うまくいかないと人は、景気が悪い、人材がいない、予算が少ない、政治が悪い・・・と外部環境のせいにしがちだ。
だが、周囲に存在するあらゆることの条件は常に不利不足しがちなものだ。

でも、それを嘆くだけでは、不安やストレスを引き起こすだけだ。
そんなマイナス発想の生き方を改めたのが徳川家康だ。

家康の遺訓には三つのポイントがある。
 ① 欠如そのものを武器にする。
 ② 不利の裏にある長所に着目する。
 ③ 不足をベースに、わずかなプラスを喜ぶ。

1980年代中頃から1990年代初頭にかけて発生したバブル経済の時代には「今儲けない奴は馬鹿だ」と言われ多くの企業が多角化に狂奔した。
今になって見れば本業に徹した者が賢明だったとわかる。

だが、今はバブル経済の時代とは真逆で、自分たちが強みと思っていた商売や商売道具がディスラプト(破壊)された。
ここで、自身の武器をさらに磨いていくのか、新たな武器(事業)を手に入れるのかは経営判断だ。

新たな事業に取組む場合は家康の遺訓を頭に入れておくと良い。新たな事業では常に不利不足で、不自由が当たり前だ。
順風満帆で進められることはまずない。様々な試行錯誤を繰り返し、ようやく掴めるのが新規事業の成功だ。
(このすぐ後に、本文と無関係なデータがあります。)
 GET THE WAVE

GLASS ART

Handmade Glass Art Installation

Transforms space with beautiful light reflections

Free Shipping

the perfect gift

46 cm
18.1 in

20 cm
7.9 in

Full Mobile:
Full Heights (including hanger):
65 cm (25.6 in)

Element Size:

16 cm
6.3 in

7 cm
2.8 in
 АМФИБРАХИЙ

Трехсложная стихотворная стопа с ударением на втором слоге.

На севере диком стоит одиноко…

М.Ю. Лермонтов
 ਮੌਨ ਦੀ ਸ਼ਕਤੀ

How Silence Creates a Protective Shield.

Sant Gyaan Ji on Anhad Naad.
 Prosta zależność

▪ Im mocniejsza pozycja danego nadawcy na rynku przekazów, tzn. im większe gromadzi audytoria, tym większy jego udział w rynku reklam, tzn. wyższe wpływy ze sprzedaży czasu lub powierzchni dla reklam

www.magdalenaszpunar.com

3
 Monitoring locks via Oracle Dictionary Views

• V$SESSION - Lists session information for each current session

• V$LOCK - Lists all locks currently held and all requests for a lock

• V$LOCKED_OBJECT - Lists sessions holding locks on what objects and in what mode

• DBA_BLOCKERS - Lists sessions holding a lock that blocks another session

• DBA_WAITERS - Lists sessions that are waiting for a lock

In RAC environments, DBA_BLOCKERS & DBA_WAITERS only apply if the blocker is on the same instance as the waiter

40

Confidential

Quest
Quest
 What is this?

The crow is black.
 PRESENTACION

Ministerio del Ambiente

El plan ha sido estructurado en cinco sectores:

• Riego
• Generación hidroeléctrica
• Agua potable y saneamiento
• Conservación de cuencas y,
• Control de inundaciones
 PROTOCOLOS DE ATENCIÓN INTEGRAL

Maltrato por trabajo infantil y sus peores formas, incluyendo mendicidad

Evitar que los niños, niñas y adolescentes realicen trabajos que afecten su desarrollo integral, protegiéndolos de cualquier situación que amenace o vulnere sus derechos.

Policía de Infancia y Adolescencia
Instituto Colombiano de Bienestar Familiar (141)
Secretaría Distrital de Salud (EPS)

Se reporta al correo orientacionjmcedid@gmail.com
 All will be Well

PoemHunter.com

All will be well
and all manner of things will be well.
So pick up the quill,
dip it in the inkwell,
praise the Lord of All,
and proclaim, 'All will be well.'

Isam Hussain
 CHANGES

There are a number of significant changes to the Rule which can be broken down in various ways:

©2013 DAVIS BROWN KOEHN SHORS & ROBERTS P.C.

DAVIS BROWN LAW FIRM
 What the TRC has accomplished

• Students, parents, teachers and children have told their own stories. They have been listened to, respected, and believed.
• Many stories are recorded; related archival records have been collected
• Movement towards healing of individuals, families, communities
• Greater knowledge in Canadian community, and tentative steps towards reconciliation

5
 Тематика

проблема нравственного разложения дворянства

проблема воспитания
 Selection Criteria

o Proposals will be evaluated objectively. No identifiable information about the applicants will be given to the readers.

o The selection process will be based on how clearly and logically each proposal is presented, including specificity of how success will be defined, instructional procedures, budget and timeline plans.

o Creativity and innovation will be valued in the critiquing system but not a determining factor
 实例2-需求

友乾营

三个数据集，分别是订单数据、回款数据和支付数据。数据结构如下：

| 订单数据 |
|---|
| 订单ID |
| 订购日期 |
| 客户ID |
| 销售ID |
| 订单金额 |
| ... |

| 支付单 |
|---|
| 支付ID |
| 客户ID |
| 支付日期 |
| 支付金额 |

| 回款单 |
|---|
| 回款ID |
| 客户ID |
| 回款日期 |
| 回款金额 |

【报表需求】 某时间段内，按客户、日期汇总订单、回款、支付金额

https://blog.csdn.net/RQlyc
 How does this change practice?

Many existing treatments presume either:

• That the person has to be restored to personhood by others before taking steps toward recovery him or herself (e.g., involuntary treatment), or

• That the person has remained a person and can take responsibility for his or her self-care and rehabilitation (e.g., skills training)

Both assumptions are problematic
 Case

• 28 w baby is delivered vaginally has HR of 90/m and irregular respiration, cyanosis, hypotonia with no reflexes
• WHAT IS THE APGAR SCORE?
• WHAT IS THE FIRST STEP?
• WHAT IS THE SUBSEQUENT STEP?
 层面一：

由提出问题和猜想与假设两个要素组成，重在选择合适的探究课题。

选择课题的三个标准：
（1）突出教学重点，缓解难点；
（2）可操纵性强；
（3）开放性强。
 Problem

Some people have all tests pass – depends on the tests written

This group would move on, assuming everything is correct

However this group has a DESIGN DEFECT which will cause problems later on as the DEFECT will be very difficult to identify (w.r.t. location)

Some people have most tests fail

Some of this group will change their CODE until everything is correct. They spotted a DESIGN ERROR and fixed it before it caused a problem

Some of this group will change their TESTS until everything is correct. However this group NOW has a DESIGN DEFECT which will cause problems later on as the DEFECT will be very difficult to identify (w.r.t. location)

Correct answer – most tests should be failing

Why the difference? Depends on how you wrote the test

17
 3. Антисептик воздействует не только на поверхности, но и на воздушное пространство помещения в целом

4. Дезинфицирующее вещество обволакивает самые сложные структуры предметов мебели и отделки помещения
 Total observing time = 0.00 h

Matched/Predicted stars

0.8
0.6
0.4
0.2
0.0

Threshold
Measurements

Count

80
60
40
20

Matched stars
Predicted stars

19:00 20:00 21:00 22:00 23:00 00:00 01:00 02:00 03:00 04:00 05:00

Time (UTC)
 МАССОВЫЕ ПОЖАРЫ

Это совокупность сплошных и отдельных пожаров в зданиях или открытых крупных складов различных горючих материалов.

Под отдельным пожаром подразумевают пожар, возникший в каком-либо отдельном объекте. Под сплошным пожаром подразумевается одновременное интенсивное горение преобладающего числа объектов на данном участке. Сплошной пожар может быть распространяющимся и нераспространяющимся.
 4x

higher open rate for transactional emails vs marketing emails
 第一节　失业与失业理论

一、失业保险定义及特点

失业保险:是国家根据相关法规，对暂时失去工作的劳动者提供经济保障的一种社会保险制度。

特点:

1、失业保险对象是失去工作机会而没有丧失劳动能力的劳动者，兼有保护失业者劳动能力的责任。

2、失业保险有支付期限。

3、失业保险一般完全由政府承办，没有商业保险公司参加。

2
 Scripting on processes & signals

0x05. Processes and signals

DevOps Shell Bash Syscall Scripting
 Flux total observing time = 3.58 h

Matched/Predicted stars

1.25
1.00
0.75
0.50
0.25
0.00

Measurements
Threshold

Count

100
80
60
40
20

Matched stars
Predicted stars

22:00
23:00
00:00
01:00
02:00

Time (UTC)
新規事業は苦難の道を通ることを覚悟しておかなければならない。
そしてどうしても上手くいかないとなったら勇気をもって撤退を取らなければならない。だらだらと続けることが逆に大きなダメージとなる。

家康は、形勢が不利になるとさっさと撤退した。
そのおかげで「家康でなく、逃げやすだ」悪口を言われたが、結局は天下統一に成功した。
家康のように、勝つべき勝負に必ず勝つことこそ真の勝者である。

「人の一生というものは、重い荷を背負って遠い道を行くようなものだ。急いではいけない。不自由が当たり前と考えれば、不満は生じない。
心に欲が起きたときには、苦しかった時を思い出すことだ。
我慢することが無事に長く安らかでいられる基礎で、「怒り」は敵と思いなさい。
勝つことばかり知って、負けを知らないことは危険である。自分の行動について反省し、人の責任を責めてはいけない。